Efectivamente, la economía argentina salió del letargo en que había caído por décadas y comenzó a crecer de manera inusitada. Sin embargo, el déficit fiscal continuó acumulándose, creando una bomba de tiempo. Además, todo esto ocurría en el contexto de la creación del Mercosur (el mercado común formado por Argentina, Brasil, Uruguay y Paraguay) que, a diferencia del TLC norteamericano, entraña un arancel externo común para los cuatro países miembros. Aunque el comercio entre los países de Mercosur creció, Argentina sufrió, desde el principio, las características estructurales de la economía brasileña que hicieron muy costosas las importaciones de bienes intermedios, lo que acabó destruyendo la competitividad de la economía argentina. No es casualidad que uno de los primeros anuncios del nuevo gobierno argentino, la apertura de la economía, entrañe el fin del corazón del Mercosur, el arancel común.

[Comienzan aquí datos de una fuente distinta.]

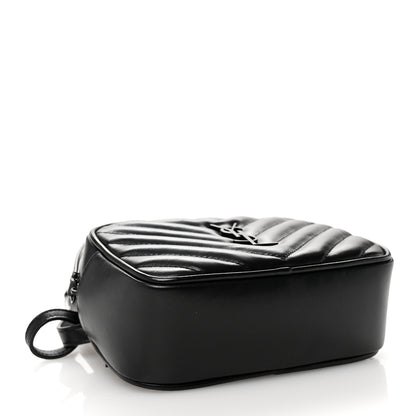 Saint Laurent Calfskin Matelasse Monogram Lou Belt Bag Black 4 of 10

A lo largo de estos diez años, los argentinos se endeudaron en dólares, cuya convertibilidad estaba garantizada. Los bancos podían prestar en cualquiera de las monedas. Con la reciente devaluación, los bancos enfrentan un súbito desequilibrio en sus balances. Ahora, las deudas en dólares son 40% más costosas, lo que amenaza con quebrar tanto a los bancos como a los deudores. Habiendo aprendido de la experiencia mexicana, el gobierno argentino optó por convertir algunos créditos a pesos (sobre todo las hipotecas), dejando la deuda corporativa abierta a la negociación entre las partes. De una o de otra manera, los bancos enfrentan una situación de extrema vulnerabilidad y, de hecho, la mayoría tiene enormes probabilidades de acabar en la quiebra. Ciertamente es deseable que los argentinos aprendan de la lección mexicana en esta materia: lo imperativo es que el sistema de pagos siga funcionando (es decir, que los deudores puedan seguir pagando, aunque sea en forma parcial) y que se eviten los incentivos que, en el caso mexicano, llevaron a que el gobierno se responsabilizara de las deudas y no tuviera beneficio alguno de la recuperación de la cartera bancaria.

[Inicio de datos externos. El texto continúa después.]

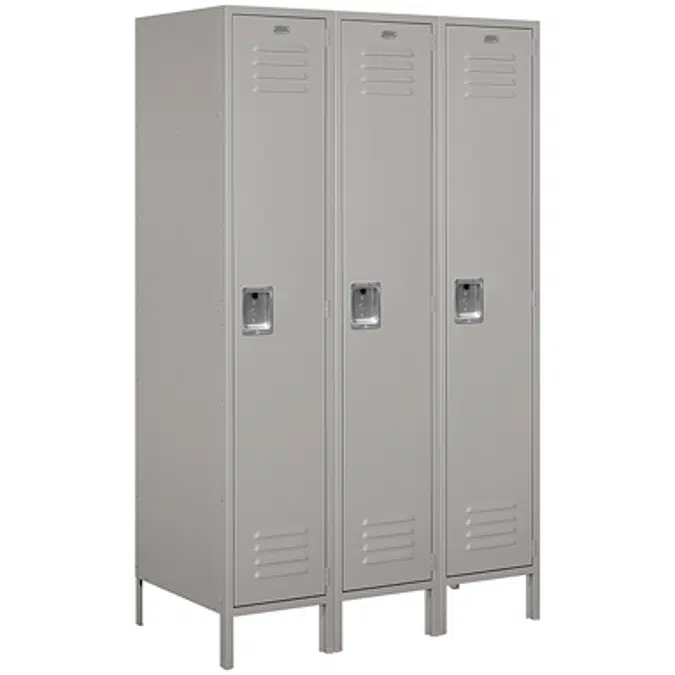 BIM objects - Free download! 18-51000 Series Standard Metal Lockers ...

Lo más visible de la crisis mexicana fuera de México fue sin duda el crédito extendido por el gobierno norteamericano, aunque ese crédito fue en realidad una substitución de deuda. Con ese crédito, el gobierno mexicano pudo hacer frente a sus obligaciones de corto plazo (los llamados Tesobonos) y con ello evitar su quiebra. Pero la clave de la salida de la crisis no residió en ese crédito, por importante que haya sido, sino en la manera en que el gobierno respondió en materia fiscal y comercial. Desde luego, sin el crédito norteamericano, el ajuste habría sido infinitamente más doloroso.

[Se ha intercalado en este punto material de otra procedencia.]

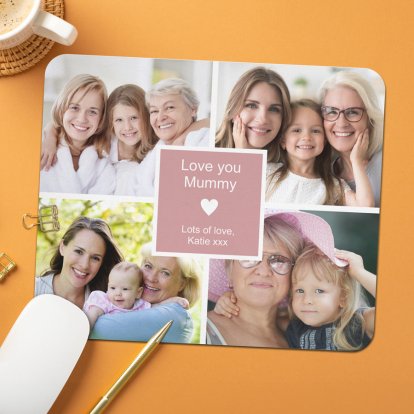 Personalised Photo Collage Mouse Pad 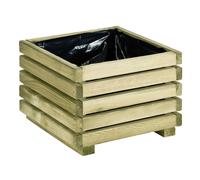 Cerland Kub Outdoor Square Wooden Planter 40cm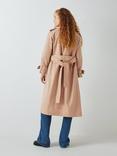 John Lewis ANYDAY Longline Trench Coat, Stone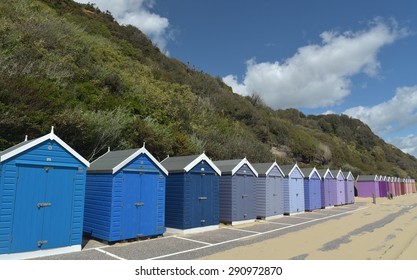 Beach Huts On Promenade, Bournemouth, Dorset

La situación argentina es verdaderamente pavorosa y no tiene solución fácil, sobre todo porque no hay maneras obvias de recuperar la confianza que es, a final de cuentas, el corazón de toda solución. Comparada con esto, la situación mexicana de 1995 se ve como un mero juego de niños. Pero la gran lección de ambas crisis es que la estabilidad fiscal es una condición indispensable para la viabilidad económica. México salió relativamente fácil de la crisis porque el gobierno de entonces controlaba al poder legislativo y pudo garantizar la estabilidad fiscal, algo con lo que el gobierno del presidente Duhalde no cuenta en la actualidad. Capaz que nuestros legisladores aprenden del caso argentino los riesgos que entraña rebasar los límites de lo razonable.